• **DIRECTIVE**:
Pull out every row below that contains the word "distance", copying each one in full. Case matters.

──────── EXERCISE INPUT ────────

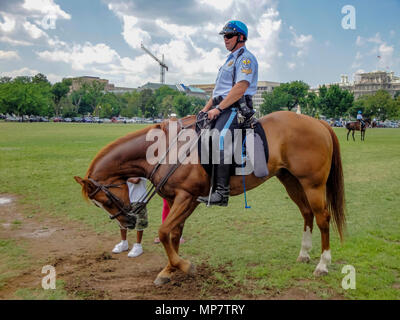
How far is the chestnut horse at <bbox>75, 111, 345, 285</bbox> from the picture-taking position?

────────
──────── EXERCISE INPUT ────────

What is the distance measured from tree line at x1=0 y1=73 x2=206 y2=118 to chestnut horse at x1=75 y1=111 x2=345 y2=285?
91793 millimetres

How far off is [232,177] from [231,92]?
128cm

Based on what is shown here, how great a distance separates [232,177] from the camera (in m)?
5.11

────────

• **TASK ANSWER**:
What is the distance measured from tree line at x1=0 y1=73 x2=206 y2=118 to chestnut horse at x1=75 y1=111 x2=345 y2=285?
Based on what is shown here, how great a distance separates [232,177] from the camera (in m)?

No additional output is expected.